OK, it's starting to simplify...

from dataclasses import dataclass, field
from typing import Dict

from pylabview.LVrsrcontainer import VI


@dataclass
class ProgramOptions:
    """global configuration settings for the pylabview tool."""
    print_map: str = field(default="RSRC", metadata={"help": "Print the RSRC map to stdout."})
    typedesc_list_limit: int = field(default=4095, metadata={"help": "Limit for the length of type descriptors."})
    array_data_limit: int = field(default=(2 ** 28) - 1, metadata={"help": "Limit for the length of array data."})
    store_as_data_above: int = field(default=4095, metadata={"help": "Store as data above this length."})
    verbose: int = field(default=0,
                         metadata={"help": "Increase verbosity of output. 0 = quiet, 1 = normal, 2 = verbose."})
    rsrc: str | None = field(default=None, metadata={"help": "file path to RSRC file."})


def get_file_labview_version(vi_path: str) -> Dict:
    """return the labview version a VI is saved in"""

    with open(vi_path, "rb") as f:
        vi = VI(po=ProgramOptions(), rsrc_fh=f)

    return vi.getFileVersion()

my thoughts about helpful tweaks then become:

  • add ProgramOptions class to the library - that way users don't have to guess or go exploring about how it's used.
  • make passing po optional -- for VI.__init__ make the po argument optional and set self.po = None if po is None else ProgramOptions()
  • add an option (to ProgramOptions) to suppress printing to stderr -- (for a library at least) if there's an error, my thinking is that it should be propagated up to the caller, rather than printed to stdout.
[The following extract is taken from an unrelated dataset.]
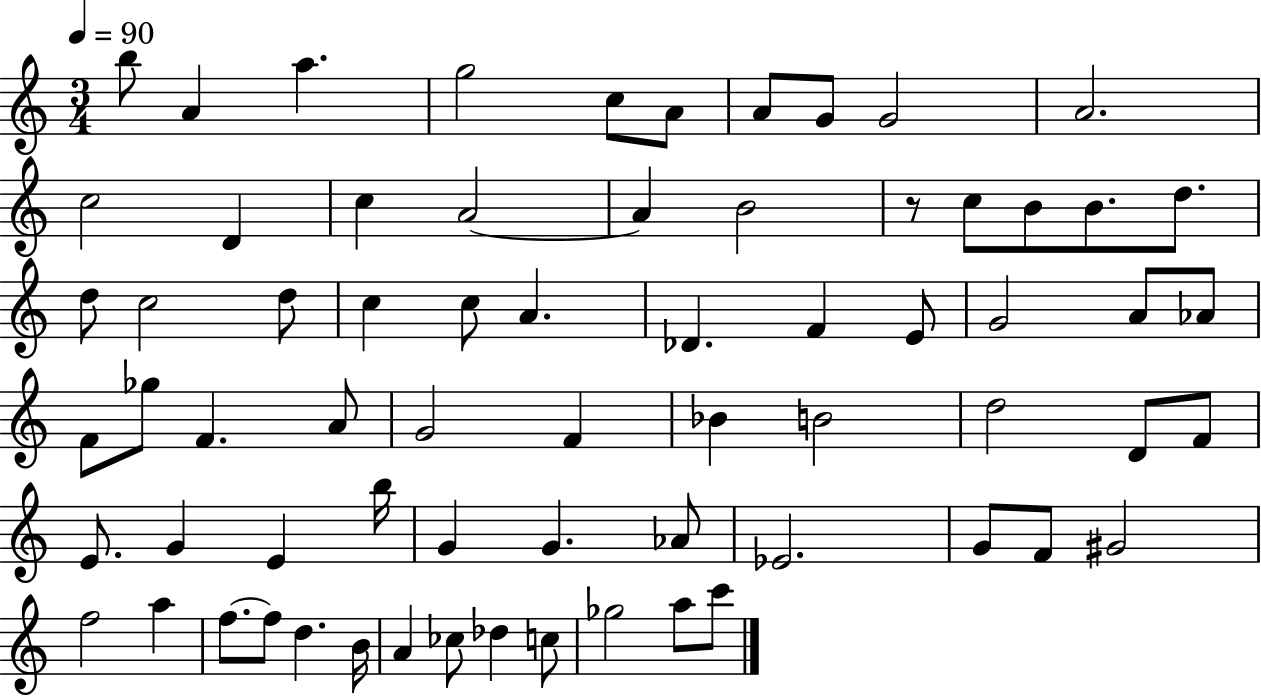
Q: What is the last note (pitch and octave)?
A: C6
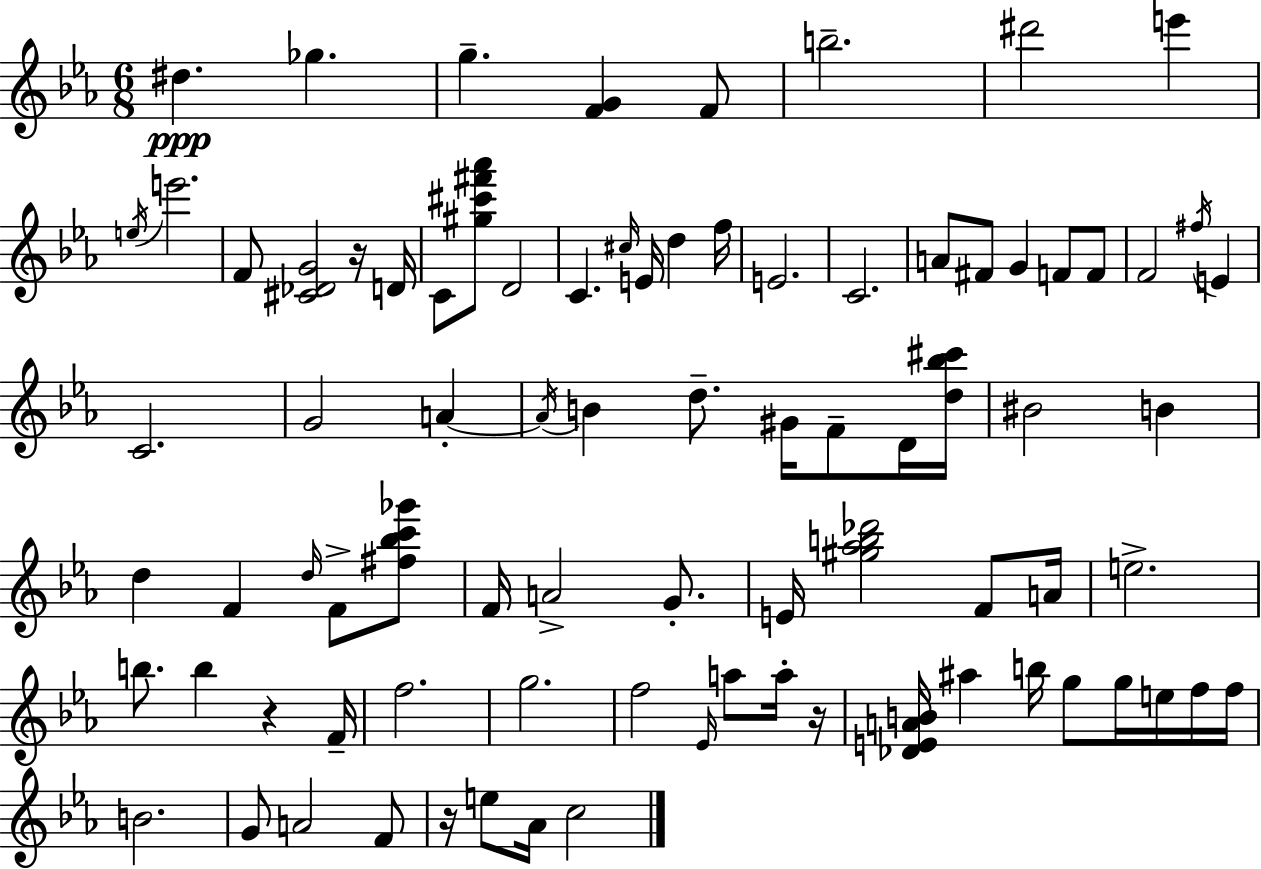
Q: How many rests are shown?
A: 4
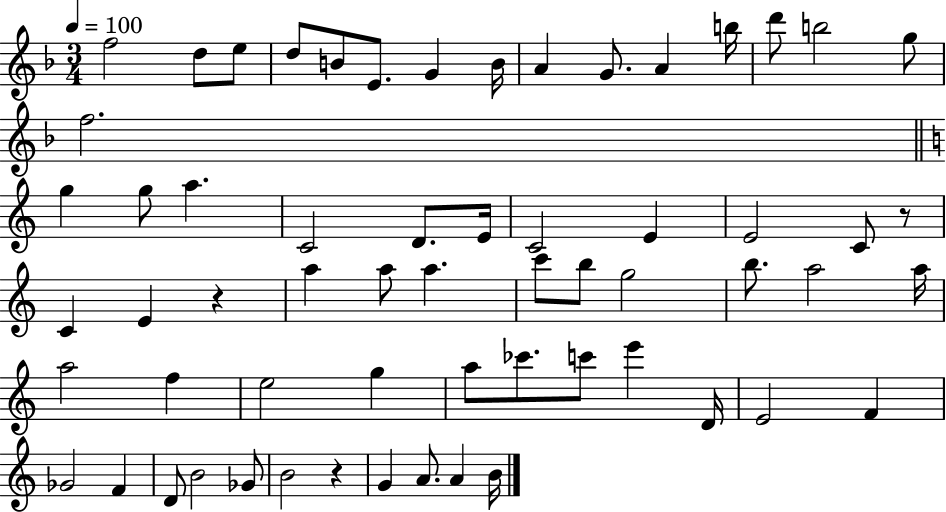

Printing python exceptions to stdout is a command-line application feature and not so much a feature of a VI/RSRC class of the library.
  • create some very high level examples, tests, or even a module of the library for most common use cases -- for example, it would be very helpful to see how to get a VI's labview version. This discussion is a log of my journey to accomplish that, as a new user.

I'm happy to help with the above suggestions. Which of the above would you be friendly to, and I'll create some PRs and work to make sure they meet your expectations/requirements.

Thanks!

add ProgramOptions class to the library

That sounds ok.

make passing po optional -- for VI.init make the po argument optional

I don't think it's a good idea. The options should always be provided.

add an option (to ProgramOptions) to suppress printing to stderr

If you see any invalid propagation of errors, it can be fixed. But stdout/stderr are not something to be afraid of when programming. The standard streams are there to be used, and all well designed operating systems handle that correctly, GUI or not.
If you want to capture stderr, you should replace the stderr with a memory stream or another mechanism. Not using stdio in not any kind of good practice.

That said, what could be placed instead of just printing, is the logging module, I guess. This would also replace the po.verbose checking with configuration of the logger level. Personally I rarely use the logging, stdio is simpler. And I'm not sure how using it would influence tests - I do use the logging there.

create some very high level examples, tests, or even a module of the library for most common use cases

Sure, tests are ok. I only created black box tests, and only for extraction - but I'd be happy to have unit tests as well.

Not using stdio in not any kind of good practice.

I agree stdio is a best practice for console applications as a way to communicate with the calling process, terminal UI, and OS -- it's the console application's external interface to the world.

However, I would argue that use of stdio in libraries designed for data parsing/generating limits their use in other types of applications and adds complexity for code that calls them and may want to handle stdio differently or not at all (in the case of GUI applications).

Most open-source apps print things on the console. You just don't see it, unless you have an actual console attached to that process. It is not normal for one kind of apps, but universal.

But in case of Python and pylabview, you are right with your arguments about complexity, and switching the standard streams having potentially wider consequences.